* _What is asked_
Starting at the line that contains "At what distance from", print every remaining line of the entries, unchanged, and output nothing more.

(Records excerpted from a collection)
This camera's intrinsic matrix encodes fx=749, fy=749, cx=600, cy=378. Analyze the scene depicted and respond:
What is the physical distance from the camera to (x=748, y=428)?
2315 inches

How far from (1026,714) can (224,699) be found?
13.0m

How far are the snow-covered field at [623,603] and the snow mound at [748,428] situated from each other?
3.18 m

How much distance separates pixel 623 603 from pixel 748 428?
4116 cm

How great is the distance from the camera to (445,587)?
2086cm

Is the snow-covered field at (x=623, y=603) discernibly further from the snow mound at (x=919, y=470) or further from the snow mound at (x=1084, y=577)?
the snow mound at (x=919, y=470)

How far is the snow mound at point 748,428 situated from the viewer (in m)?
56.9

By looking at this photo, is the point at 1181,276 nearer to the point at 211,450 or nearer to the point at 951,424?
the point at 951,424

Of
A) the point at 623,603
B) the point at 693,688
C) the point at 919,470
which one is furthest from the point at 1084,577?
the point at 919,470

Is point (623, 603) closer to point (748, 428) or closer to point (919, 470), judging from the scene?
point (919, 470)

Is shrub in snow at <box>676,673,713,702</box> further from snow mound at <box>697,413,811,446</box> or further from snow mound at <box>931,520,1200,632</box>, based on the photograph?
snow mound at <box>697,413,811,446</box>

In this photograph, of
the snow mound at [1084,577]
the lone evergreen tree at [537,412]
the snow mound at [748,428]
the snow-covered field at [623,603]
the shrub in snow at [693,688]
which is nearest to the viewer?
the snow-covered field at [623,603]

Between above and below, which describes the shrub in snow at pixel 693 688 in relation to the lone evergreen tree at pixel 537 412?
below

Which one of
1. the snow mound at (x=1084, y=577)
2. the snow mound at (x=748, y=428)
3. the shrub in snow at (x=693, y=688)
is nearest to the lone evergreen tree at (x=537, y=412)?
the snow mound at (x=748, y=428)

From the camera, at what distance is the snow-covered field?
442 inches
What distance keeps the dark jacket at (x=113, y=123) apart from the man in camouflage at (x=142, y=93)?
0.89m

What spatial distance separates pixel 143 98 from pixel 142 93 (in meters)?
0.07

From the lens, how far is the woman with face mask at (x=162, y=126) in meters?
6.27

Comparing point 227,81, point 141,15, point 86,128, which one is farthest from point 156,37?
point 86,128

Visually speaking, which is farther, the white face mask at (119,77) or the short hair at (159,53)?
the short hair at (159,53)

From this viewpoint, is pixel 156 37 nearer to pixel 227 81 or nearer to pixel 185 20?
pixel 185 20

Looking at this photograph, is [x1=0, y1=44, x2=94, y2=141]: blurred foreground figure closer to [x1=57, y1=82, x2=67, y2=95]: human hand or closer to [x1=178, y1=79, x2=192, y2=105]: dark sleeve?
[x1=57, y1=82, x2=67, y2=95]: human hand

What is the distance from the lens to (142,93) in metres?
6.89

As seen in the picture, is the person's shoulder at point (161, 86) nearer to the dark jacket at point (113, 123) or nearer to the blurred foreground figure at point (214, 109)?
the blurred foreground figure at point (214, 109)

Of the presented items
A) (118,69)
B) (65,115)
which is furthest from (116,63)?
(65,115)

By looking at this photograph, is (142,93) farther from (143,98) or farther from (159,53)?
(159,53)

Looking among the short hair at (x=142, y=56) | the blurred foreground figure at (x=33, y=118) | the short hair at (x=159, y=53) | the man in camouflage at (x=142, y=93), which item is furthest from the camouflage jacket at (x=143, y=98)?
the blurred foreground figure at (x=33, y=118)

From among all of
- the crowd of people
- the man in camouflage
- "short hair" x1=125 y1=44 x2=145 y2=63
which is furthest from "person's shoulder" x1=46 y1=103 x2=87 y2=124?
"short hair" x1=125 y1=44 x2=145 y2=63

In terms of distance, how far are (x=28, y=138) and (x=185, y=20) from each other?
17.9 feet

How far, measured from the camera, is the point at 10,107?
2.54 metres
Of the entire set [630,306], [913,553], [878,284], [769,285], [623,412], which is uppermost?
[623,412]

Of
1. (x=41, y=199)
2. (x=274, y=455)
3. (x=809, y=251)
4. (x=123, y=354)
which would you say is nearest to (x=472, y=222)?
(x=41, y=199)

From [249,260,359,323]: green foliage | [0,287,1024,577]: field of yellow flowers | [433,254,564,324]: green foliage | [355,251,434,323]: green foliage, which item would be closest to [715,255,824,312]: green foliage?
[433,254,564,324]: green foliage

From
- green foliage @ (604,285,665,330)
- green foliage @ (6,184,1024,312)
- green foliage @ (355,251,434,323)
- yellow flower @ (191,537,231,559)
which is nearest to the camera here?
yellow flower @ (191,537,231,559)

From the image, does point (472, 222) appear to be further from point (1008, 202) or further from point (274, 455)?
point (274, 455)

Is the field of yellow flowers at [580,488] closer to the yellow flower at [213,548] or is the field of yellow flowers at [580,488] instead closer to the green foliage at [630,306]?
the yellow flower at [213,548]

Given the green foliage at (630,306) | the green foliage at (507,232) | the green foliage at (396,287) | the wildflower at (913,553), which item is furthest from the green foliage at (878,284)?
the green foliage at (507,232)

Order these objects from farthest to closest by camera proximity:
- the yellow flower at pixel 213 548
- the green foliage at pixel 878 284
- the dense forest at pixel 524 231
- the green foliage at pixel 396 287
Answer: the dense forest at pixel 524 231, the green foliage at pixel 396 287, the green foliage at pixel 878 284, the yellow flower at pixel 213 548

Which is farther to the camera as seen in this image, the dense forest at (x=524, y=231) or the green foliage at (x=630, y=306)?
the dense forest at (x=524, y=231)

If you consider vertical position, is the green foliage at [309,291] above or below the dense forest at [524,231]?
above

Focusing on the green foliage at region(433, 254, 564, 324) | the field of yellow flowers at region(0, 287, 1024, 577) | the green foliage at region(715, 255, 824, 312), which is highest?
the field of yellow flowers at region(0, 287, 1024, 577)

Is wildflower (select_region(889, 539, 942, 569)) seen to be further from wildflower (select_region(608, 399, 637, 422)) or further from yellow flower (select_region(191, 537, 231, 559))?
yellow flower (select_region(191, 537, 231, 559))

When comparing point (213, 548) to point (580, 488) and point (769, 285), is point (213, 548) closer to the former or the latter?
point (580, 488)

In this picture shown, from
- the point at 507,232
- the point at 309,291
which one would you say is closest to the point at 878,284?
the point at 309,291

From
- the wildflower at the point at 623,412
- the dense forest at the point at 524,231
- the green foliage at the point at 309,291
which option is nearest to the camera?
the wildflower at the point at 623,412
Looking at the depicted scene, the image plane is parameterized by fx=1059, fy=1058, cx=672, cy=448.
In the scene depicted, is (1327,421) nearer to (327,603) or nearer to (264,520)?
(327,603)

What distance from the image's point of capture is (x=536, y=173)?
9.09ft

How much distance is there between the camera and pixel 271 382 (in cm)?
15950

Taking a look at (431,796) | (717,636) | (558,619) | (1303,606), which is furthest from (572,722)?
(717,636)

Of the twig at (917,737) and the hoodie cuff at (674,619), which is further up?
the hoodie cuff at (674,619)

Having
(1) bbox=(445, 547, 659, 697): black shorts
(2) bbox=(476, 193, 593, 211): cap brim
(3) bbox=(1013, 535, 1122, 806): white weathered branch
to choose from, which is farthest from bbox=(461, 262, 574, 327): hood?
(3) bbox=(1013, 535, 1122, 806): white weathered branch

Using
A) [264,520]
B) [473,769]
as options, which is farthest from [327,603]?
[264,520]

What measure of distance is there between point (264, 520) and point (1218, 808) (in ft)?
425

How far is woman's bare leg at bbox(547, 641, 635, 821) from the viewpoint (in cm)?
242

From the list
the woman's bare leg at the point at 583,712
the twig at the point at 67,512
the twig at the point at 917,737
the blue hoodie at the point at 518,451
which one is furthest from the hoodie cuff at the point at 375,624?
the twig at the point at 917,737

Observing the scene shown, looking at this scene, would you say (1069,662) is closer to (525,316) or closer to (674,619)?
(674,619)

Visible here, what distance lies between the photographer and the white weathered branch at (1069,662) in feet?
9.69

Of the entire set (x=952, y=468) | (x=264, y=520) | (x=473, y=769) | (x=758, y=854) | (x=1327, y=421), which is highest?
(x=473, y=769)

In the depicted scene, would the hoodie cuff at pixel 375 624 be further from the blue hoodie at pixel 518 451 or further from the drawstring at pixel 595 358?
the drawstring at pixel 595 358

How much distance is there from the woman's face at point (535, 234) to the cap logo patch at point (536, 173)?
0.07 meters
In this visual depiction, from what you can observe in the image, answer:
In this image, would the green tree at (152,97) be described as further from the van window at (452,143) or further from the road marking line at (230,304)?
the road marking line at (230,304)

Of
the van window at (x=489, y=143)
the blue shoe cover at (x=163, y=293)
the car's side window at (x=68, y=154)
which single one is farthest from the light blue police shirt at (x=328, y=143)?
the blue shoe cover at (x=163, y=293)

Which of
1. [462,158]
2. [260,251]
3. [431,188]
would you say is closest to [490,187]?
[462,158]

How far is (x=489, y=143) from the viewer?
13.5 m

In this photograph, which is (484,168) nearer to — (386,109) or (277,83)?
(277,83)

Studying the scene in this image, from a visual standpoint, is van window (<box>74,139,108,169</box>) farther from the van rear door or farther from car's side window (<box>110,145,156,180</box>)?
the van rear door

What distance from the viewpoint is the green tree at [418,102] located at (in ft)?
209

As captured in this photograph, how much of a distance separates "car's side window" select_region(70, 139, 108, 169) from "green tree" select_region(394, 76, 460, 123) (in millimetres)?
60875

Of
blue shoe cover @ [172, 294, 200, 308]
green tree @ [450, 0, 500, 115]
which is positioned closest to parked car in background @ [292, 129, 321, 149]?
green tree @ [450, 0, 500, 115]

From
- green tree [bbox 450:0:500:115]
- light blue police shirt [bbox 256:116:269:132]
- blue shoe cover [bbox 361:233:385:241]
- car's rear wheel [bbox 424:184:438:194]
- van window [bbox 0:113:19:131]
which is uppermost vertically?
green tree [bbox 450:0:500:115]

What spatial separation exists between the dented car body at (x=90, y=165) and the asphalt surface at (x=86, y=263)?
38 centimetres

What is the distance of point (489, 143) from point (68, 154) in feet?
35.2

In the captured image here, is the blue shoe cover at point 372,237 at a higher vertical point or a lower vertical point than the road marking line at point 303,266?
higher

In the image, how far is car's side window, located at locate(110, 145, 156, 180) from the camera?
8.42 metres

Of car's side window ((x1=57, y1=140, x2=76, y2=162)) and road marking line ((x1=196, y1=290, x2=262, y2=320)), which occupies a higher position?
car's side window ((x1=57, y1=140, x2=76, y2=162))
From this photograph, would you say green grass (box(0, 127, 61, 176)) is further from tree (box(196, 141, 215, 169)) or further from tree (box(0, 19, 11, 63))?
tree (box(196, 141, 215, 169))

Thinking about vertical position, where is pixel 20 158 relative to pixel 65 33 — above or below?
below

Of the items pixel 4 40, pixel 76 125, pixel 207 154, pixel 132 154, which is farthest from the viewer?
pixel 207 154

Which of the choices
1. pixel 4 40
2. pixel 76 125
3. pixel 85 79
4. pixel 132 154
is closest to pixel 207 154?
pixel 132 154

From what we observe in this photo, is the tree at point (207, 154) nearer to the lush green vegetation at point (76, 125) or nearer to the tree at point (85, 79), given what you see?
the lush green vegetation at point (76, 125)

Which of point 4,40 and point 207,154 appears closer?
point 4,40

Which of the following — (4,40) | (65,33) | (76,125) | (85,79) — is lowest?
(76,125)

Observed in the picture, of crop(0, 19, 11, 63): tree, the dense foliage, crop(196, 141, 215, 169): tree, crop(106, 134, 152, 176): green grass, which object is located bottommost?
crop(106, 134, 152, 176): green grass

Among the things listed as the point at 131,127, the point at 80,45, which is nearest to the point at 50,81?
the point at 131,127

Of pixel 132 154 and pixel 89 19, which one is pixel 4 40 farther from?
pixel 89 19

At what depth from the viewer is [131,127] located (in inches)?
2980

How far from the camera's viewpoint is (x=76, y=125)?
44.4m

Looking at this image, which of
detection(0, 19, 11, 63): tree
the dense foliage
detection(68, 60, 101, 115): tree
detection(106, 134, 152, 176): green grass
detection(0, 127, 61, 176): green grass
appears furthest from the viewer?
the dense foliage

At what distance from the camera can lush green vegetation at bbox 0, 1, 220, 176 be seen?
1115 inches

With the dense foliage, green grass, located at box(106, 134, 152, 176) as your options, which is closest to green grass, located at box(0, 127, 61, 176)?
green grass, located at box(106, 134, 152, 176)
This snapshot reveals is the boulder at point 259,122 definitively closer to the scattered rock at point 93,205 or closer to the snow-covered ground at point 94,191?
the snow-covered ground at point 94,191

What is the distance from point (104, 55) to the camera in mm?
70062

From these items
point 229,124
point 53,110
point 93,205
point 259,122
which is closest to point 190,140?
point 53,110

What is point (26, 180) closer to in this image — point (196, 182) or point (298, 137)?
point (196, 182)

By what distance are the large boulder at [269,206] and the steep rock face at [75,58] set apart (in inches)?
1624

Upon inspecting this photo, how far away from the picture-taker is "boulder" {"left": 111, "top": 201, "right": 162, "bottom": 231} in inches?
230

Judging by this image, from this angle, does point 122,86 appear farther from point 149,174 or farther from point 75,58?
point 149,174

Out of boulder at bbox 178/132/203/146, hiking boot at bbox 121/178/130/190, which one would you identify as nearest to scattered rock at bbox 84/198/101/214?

* _Exercise solution_
At what distance from the camera can lush green vegetation at bbox 0, 1, 220, 176 be seen?
1115 inches

With the dense foliage, green grass, located at box(106, 134, 152, 176) as your options, which is closest to green grass, located at box(0, 127, 61, 176)?
green grass, located at box(106, 134, 152, 176)
This snapshot reveals is the boulder at point 259,122 definitively closer to the scattered rock at point 93,205 or closer to the snow-covered ground at point 94,191?
the snow-covered ground at point 94,191

What is the distance from point (104, 55) to the camera in mm?
70062

From these items
point 229,124
point 53,110
point 93,205
point 259,122
which is closest to point 190,140?
point 53,110

What is point (26, 180) closer to in this image — point (196, 182) or point (298, 137)?
point (196, 182)

By what distance are the large boulder at [269,206] and the steep rock face at [75,58] set apart (in inches)?
1624

Upon inspecting this photo, how far away from the picture-taker is "boulder" {"left": 111, "top": 201, "right": 162, "bottom": 231} in inches?
230

Judging by this image, from this angle, does point 122,86 appear farther from point 149,174 or farther from point 75,58?
point 149,174

Out of boulder at bbox 178/132/203/146, hiking boot at bbox 121/178/130/190, which one would you identify as nearest to scattered rock at bbox 84/198/101/214?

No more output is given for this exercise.